● **What you should do**: Copy out exactly every line from the line containing "Which of (281,406)" until the records below end, inclusive of both boundary lines.
-=-=-=-=-
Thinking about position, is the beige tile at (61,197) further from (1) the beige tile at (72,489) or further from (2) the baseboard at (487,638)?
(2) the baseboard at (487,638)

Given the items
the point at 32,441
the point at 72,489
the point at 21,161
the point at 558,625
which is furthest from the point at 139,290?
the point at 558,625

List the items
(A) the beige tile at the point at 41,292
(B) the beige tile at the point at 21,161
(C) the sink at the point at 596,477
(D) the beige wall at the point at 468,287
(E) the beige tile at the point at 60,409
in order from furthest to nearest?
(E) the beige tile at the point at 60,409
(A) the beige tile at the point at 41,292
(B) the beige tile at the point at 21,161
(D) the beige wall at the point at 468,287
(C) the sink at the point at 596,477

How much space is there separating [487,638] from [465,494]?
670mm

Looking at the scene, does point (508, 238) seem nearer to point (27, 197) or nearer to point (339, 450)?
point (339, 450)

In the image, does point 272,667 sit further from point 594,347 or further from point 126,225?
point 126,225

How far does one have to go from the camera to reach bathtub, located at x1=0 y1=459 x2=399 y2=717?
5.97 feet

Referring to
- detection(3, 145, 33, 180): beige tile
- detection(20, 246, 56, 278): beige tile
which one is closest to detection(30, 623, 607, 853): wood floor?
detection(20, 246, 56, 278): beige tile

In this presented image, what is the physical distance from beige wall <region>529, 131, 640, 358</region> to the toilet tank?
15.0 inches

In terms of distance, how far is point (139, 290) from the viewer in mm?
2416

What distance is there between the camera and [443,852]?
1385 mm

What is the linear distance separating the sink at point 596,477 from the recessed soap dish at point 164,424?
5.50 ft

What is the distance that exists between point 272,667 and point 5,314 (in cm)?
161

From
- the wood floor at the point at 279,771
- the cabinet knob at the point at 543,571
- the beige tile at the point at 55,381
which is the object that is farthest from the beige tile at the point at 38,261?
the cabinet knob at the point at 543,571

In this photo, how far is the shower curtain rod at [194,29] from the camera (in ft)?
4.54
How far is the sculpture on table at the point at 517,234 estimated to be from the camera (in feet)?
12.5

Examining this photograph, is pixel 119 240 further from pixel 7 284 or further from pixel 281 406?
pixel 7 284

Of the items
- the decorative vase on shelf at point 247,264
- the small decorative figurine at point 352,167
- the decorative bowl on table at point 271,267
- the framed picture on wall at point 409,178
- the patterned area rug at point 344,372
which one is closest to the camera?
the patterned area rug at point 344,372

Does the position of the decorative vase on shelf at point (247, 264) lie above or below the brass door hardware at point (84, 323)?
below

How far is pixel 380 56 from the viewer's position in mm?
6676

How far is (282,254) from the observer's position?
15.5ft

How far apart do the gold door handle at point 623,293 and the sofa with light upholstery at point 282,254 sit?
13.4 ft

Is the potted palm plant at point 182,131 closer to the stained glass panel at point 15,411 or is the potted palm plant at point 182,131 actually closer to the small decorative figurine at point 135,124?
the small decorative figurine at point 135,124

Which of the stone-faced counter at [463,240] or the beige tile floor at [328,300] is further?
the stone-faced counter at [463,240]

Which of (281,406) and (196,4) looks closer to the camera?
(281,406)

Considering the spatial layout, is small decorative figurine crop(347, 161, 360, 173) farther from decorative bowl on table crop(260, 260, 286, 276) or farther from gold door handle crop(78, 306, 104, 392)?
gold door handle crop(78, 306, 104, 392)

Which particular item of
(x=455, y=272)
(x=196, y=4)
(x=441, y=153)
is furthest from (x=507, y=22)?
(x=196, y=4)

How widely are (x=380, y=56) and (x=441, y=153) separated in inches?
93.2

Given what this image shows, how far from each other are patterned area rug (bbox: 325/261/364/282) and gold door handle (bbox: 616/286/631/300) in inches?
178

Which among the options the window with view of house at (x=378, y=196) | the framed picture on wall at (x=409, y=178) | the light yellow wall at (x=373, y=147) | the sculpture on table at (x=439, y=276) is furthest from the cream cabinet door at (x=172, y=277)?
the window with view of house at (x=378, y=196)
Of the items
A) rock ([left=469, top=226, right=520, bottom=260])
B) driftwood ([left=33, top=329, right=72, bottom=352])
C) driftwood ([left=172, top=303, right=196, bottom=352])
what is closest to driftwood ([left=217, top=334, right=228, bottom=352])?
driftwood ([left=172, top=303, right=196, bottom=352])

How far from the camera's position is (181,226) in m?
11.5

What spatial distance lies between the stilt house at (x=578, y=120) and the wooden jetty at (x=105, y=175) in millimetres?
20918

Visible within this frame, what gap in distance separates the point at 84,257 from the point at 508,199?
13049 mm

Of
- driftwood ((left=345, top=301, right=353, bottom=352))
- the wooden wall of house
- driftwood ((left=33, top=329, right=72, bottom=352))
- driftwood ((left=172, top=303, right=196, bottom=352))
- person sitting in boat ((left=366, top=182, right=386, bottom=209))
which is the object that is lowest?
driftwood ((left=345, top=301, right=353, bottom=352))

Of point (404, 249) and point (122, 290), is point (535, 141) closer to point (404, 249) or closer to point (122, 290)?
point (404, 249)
-=-=-=-=-
● **Solved exercise**:
Which of (281,406) and (196,4) looks closer to the camera?
(281,406)

Considering the spatial layout, is small decorative figurine crop(347, 161, 360, 173) farther from decorative bowl on table crop(260, 260, 286, 276) or farther from gold door handle crop(78, 306, 104, 392)?
gold door handle crop(78, 306, 104, 392)

Which particular item of
(x=455, y=272)
(x=196, y=4)
(x=441, y=153)
is furthest from (x=507, y=22)?
(x=196, y=4)

How widely are (x=380, y=56) and (x=441, y=153) separated in inches?
93.2

Given what this image shows, how far from each other are patterned area rug (bbox: 325/261/364/282) and gold door handle (bbox: 616/286/631/300) in inches?
178

Which among the options the window with view of house at (x=378, y=196) | the framed picture on wall at (x=409, y=178) | the light yellow wall at (x=373, y=147) | the sculpture on table at (x=439, y=276) is furthest from the cream cabinet door at (x=172, y=277)?
the window with view of house at (x=378, y=196)
Of the items
A) rock ([left=469, top=226, right=520, bottom=260])
B) driftwood ([left=33, top=329, right=72, bottom=352])
C) driftwood ([left=172, top=303, right=196, bottom=352])
what is closest to driftwood ([left=217, top=334, right=228, bottom=352])?
driftwood ([left=172, top=303, right=196, bottom=352])

How far from the camera's position is (181,226) in m?
11.5

What spatial distance lies between the stilt house at (x=578, y=120) and the wooden jetty at (x=105, y=175) in millimetres?
20918

Visible within this frame, what gap in distance separates the point at 84,257 from the point at 508,199?
13049 mm

Of
- driftwood ((left=345, top=301, right=353, bottom=352))
- the wooden wall of house
- driftwood ((left=33, top=329, right=72, bottom=352))
- driftwood ((left=172, top=303, right=196, bottom=352))
- person sitting in boat ((left=366, top=182, right=386, bottom=209))
which is the object that is lowest?
driftwood ((left=345, top=301, right=353, bottom=352))

Of point (404, 249) and point (122, 290), is point (535, 141) closer to point (404, 249) or closer to point (122, 290)?
point (404, 249)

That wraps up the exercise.